#### [Task goal]
Each entry should be given again exactly, with any image left out.
--------------------
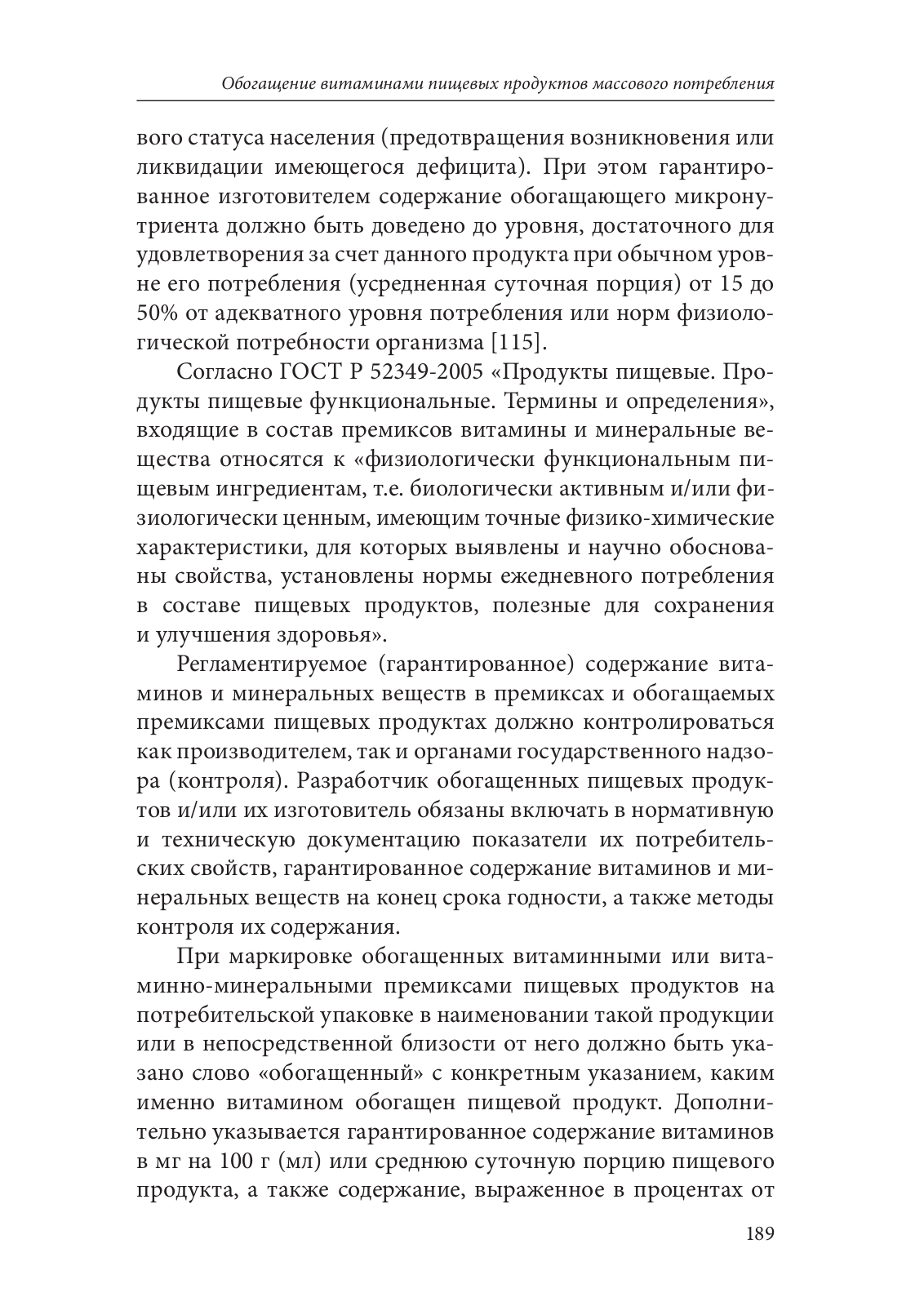 Обогащение витаминами пищевых продуктов массового потребления

вого статуса населения (предотвращения возникновения или ликвидации имеющегося дефицита). При этом гарантированное изготовителем содержание обогащающего микронутриента должно быть доведено до уровня, достаточного для удовлетворения за счет данного продукта при обычном уровне его потребления (усредненная суточная порция) от 15 до 50% от адекватного уровня потребления или норм физиологической потребности организма [115].

Согласно ГОСТ Р 52349-2005 «Продукты пищевые. Продукты пищевые функциональные. Термины и определения», входящие в состав премиксов витамины и минеральные вещества относятся к «физиологически функциональным пищевым ингредиентам, т.е. биологически активным и/или физиологически ценным, имеющим точные физико-химические характеристики, для которых выявлены и научно обоснованы свойства, установлены нормы ежедневного потребления в составе пищевых продуктов, полезные для сохранения и улучшения здоровья».

Регламентируемое (гарантированное) содержание витаминов и минеральных веществ в премиксах и обогащаемых премиксами пищевых продуктах должно контролироваться как производителем, так и органами государственного надзора (контроля). Разработчик обогащенных пищевых продуктов и/или их изготовитель обязаны включать в нормативную и техническую документацию показатели их потребительских свойств, гарантированное содержание витаминов и минеральных веществ на конец срока годности, а также методы контроля их содержания.

При маркировке обогащенных витаминными или витаминно-минеральными премиксами пищевых продуктов на потребительской упаковке в наименовании такой продукции или в непосредственной близости от него должно быть указано слово «обогащенный» с конкретным указанием, каким именно витамином обогащен пищевой продукт. Дополнительно указывается гарантированное содержание витаминов в мг на 100 г (мл) или среднюю суточную порцию пищевого продукта, а также содержание, выраженное в процентах от

189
--------------------
#### [Task answer]
 Обогащение витаминами пищевых продуктов массового потребления

вого статуса населения (предотвращения возникновения или ликвидации имеющегося дефицита). При этом гарантированное изготовителем содержание обогащающего микронутриента должно быть доведено до уровня, достаточного для удовлетворения за счет данного продукта при обычном уровне его потребления (усредненная суточная порция) от 15 до 50% от адекватного уровня потребления или норм физиологической потребности организма [115].

Согласно ГОСТ Р 52349-2005 «Продукты пищевые. Продукты пищевые функциональные. Термины и определения», входящие в состав премиксов витамины и минеральные вещества относятся к «физиологически функциональным пищевым ингредиентам, т.е. биологически активным и/или физиологически ценным, имеющим точные физико-химические характеристики, для которых выявлены и научно обоснованы свойства, установлены нормы ежедневного потребления в составе пищевых продуктов, полезные для сохранения и улучшения здоровья».

Регламентируемое (гарантированное) содержание витаминов и минеральных веществ в премиксах и обогащаемых премиксами пищевых продуктах должно контролироваться как производителем, так и органами государственного надзора (контроля). Разработчик обогащенных пищевых продуктов и/или их изготовитель обязаны включать в нормативную и техническую документацию показатели их потребительских свойств, гарантированное содержание витаминов и минеральных веществ на конец срока годности, а также методы контроля их содержания.

При маркировке обогащенных витаминными или витаминно-минеральными премиксами пищевых продуктов на потребительской упаковке в наименовании такой продукции или в непосредственной близости от него должно быть указано слово «обогащенный» с конкретным указанием, каким именно витамином обогащен пищевой продукт. Дополнительно указывается гарантированное содержание витаминов в мг на 100 г (мл) или среднюю суточную порцию пищевого продукта, а также содержание, выраженное в процентах от

189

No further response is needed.